§ **What the task requires**
Report back every line from the entries below in which the word "Кнауб" occurs.

Top of Source material

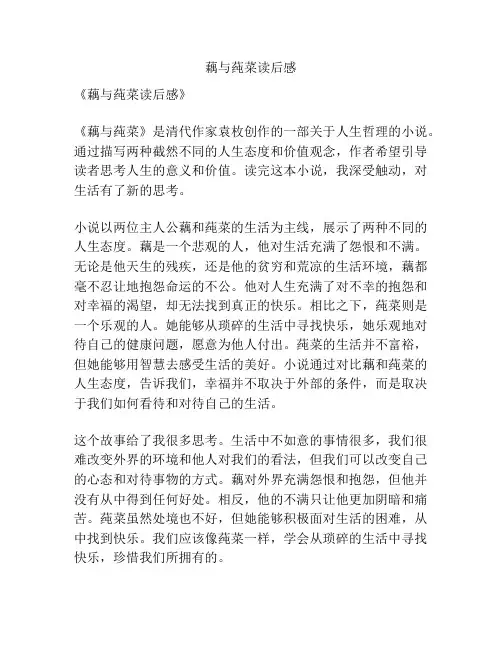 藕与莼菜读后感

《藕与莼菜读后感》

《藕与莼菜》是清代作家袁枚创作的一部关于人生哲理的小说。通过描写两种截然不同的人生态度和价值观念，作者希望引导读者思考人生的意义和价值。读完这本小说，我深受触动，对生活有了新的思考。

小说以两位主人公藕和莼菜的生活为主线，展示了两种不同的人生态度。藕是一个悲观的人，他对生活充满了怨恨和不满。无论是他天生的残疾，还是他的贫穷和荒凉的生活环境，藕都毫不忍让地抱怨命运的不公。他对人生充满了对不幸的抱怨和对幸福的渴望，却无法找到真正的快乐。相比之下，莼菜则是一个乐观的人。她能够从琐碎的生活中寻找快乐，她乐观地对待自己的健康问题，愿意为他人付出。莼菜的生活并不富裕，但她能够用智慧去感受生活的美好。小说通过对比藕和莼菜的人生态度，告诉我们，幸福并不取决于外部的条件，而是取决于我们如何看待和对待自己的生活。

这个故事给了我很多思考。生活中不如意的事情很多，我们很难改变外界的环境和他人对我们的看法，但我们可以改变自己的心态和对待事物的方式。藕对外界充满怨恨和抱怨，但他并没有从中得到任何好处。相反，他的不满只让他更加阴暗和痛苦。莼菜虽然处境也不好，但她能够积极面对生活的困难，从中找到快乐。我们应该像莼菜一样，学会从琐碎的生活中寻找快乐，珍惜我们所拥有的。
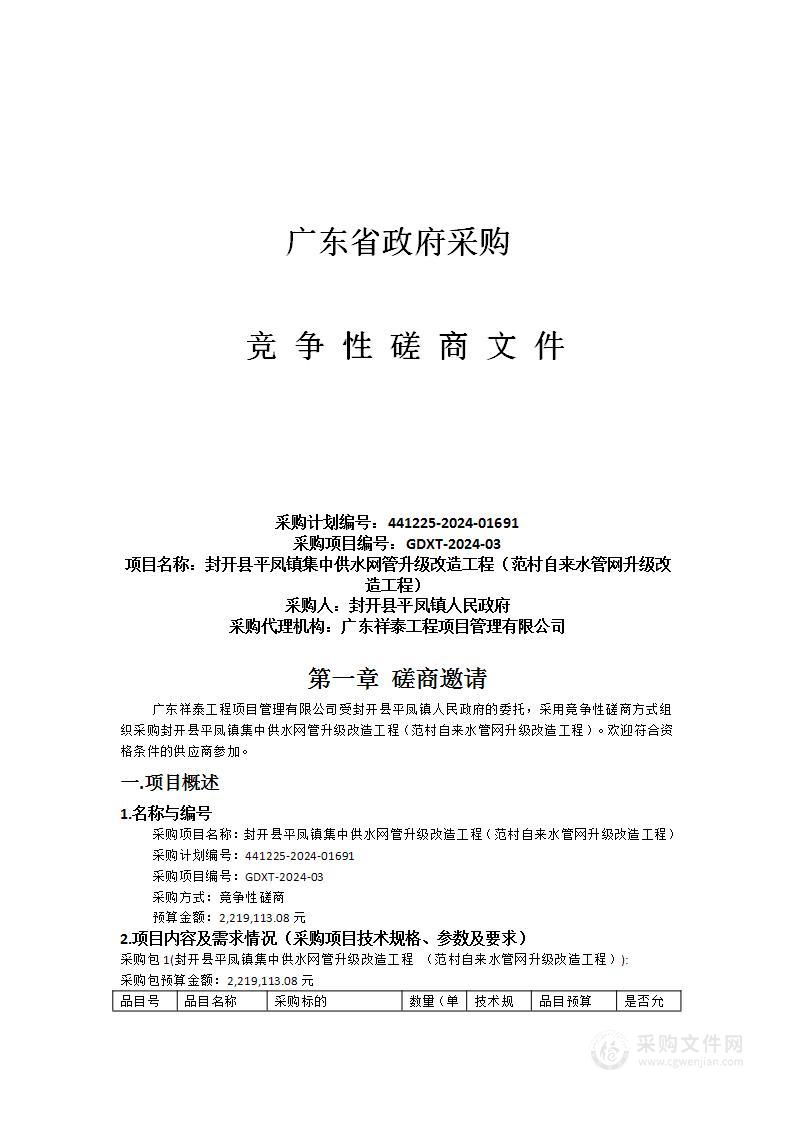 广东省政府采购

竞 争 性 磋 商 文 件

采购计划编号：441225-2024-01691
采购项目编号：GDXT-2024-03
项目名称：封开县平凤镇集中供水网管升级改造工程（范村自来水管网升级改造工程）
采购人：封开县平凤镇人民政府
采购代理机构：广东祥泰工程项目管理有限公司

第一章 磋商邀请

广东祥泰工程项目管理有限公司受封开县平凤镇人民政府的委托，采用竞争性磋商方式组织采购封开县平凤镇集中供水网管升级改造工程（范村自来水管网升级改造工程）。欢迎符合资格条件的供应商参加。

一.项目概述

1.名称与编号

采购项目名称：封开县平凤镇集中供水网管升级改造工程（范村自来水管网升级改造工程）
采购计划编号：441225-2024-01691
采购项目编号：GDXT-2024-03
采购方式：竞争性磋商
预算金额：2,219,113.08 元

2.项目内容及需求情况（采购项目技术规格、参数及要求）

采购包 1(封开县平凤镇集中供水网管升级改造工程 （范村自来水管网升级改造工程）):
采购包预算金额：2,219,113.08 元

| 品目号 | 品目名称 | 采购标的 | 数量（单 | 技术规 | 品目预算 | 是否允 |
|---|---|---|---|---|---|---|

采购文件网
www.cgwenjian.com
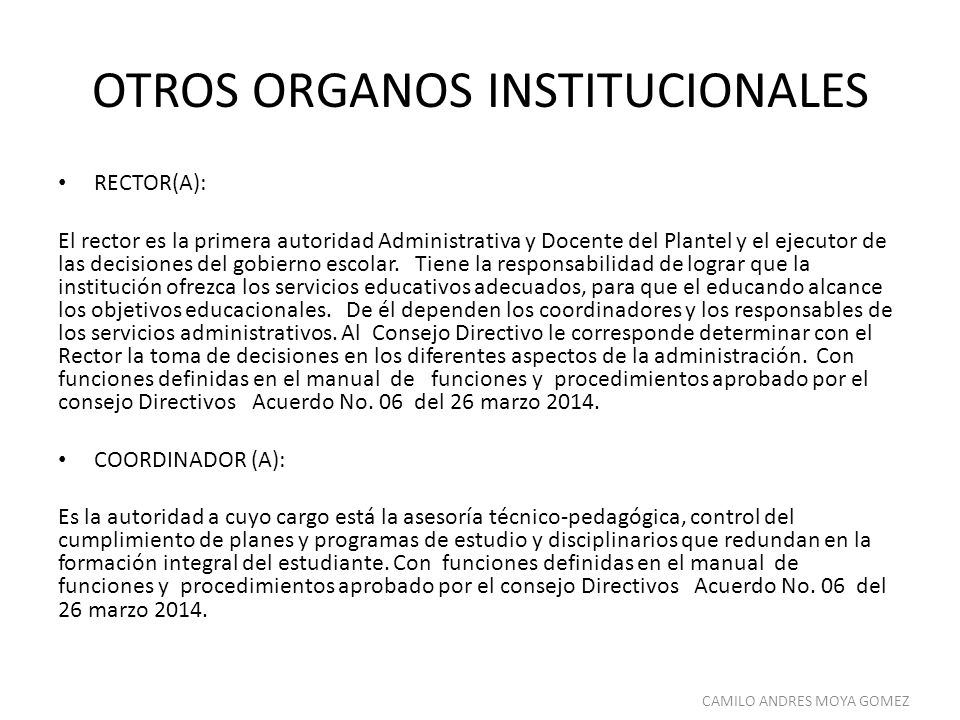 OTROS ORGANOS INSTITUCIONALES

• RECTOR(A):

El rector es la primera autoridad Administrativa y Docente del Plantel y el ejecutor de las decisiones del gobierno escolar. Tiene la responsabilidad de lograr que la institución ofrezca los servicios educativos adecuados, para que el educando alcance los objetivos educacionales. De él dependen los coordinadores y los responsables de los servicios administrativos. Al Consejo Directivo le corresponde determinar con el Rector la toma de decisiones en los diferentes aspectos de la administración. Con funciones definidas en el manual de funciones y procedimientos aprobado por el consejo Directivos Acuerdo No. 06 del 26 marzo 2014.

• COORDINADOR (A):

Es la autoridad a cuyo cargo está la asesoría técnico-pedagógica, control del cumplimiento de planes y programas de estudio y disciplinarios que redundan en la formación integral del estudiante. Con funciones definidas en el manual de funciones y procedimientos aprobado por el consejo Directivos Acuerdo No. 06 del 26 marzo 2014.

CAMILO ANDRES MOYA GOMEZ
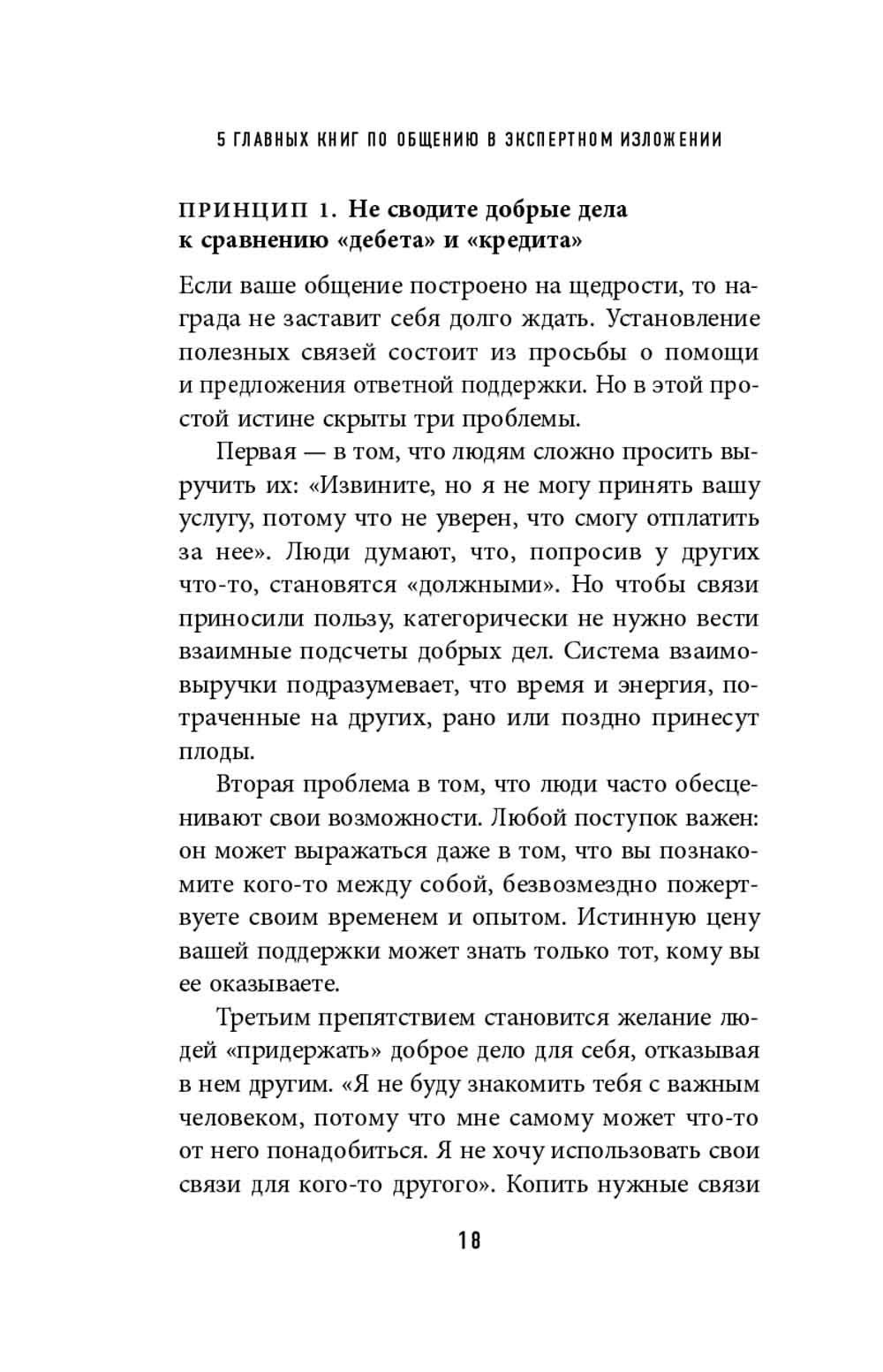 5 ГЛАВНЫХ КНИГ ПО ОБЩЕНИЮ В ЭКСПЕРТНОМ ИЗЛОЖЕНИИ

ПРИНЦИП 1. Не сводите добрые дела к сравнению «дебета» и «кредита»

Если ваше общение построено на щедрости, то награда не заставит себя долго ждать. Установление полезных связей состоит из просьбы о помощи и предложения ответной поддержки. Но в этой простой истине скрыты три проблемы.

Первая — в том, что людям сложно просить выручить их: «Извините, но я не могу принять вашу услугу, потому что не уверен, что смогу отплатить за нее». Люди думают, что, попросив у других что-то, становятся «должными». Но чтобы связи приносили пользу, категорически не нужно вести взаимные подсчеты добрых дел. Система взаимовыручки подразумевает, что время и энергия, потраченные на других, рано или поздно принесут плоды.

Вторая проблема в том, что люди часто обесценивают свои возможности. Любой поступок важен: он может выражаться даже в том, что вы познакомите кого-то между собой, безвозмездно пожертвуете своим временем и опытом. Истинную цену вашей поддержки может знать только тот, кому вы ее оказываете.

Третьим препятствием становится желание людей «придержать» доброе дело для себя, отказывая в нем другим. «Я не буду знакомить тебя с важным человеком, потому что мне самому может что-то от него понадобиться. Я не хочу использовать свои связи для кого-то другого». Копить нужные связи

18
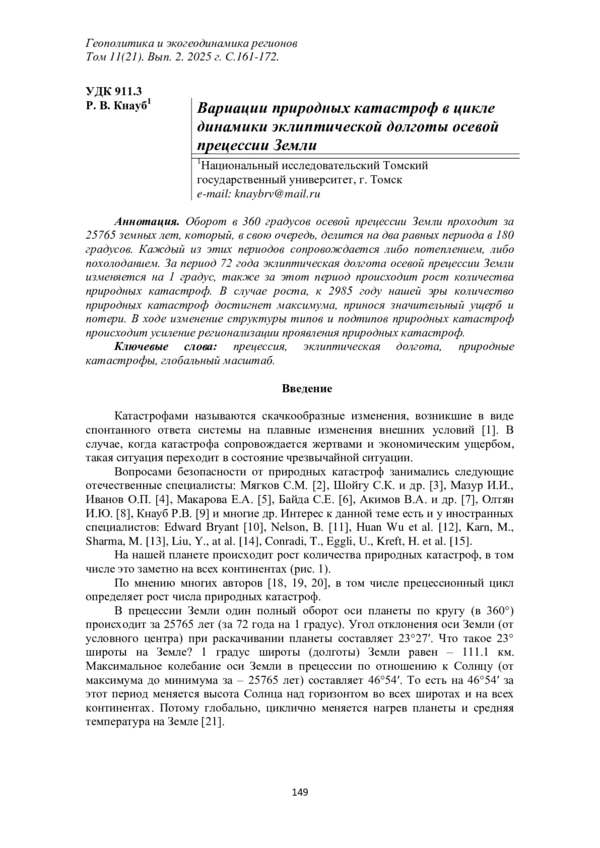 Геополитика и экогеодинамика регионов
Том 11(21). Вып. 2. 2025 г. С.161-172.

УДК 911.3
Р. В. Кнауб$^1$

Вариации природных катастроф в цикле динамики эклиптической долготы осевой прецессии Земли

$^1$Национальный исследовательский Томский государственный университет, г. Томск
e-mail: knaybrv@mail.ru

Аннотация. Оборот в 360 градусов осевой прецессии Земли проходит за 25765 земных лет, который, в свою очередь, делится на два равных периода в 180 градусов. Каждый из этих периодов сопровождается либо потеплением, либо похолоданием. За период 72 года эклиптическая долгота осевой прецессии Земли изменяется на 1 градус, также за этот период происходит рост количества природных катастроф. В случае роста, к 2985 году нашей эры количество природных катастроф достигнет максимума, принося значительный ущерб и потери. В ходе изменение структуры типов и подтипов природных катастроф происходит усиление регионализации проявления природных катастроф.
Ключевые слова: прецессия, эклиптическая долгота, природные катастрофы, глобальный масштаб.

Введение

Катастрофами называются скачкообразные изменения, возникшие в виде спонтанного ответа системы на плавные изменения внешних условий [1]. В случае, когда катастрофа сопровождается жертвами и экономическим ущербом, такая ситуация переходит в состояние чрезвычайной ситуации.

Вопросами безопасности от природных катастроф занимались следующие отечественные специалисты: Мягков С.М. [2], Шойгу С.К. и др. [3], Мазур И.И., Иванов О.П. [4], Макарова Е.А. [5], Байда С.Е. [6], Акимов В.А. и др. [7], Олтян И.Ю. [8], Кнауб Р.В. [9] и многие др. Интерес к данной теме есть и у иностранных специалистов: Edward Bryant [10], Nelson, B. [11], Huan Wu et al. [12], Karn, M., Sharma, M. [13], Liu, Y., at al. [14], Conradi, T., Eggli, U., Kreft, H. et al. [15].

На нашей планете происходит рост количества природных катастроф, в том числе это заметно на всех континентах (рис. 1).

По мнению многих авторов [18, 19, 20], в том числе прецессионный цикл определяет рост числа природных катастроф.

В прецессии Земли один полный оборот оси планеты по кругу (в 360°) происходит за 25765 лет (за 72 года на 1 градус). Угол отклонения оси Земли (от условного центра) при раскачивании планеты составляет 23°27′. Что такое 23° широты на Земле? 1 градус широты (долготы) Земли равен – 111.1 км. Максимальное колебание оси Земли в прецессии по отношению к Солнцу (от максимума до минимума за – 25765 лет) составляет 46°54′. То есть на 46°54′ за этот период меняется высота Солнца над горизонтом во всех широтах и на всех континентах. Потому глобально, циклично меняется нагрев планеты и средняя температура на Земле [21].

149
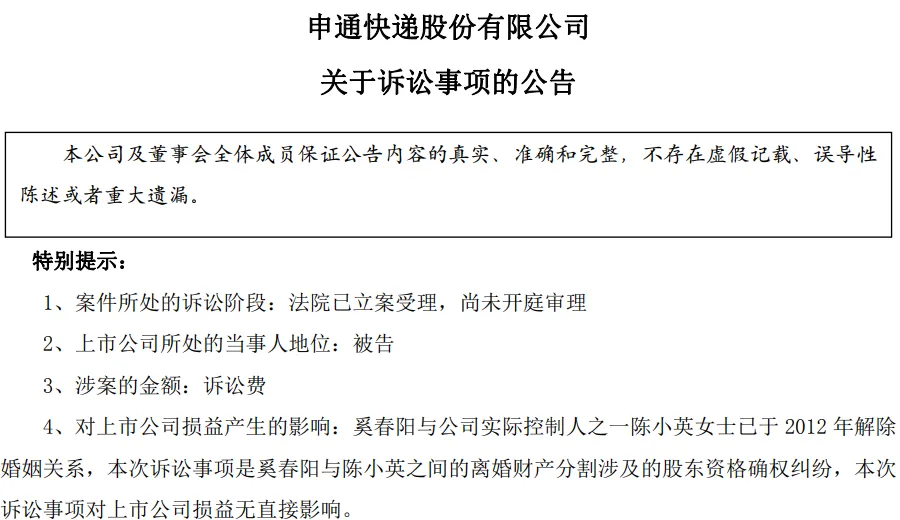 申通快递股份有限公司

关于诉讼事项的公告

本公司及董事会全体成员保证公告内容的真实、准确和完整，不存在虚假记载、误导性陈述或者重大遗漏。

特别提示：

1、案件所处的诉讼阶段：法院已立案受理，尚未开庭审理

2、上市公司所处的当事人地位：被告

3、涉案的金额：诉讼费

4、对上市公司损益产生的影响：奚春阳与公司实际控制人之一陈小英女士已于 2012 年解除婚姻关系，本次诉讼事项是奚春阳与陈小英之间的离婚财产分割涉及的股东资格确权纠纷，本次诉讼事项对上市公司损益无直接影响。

Bottom of Source material

§ **Task solution**
Р. В. Кнауб$^1$
Вопросами безопасности от природных катастроф занимались следующие отечественные специалисты: Мягков С.М. [2], Шойгу С.К. и др. [3], Мазур И.И., Иванов О.П. [4], Макарова Е.А. [5], Байда С.Е. [6], Акимов В.А. и др. [7], Олтян И.Ю. [8], Кнауб Р.В. [9] и многие др. Интерес к данной теме есть и у иностранных специалистов: Edward Bryant [10], Nelson, B. [11], Huan Wu et al. [12], Karn, M., Sharma, M. [13], Liu, Y., at al. [14], Conradi, T., Eggli, U., Kreft, H. et al. [15].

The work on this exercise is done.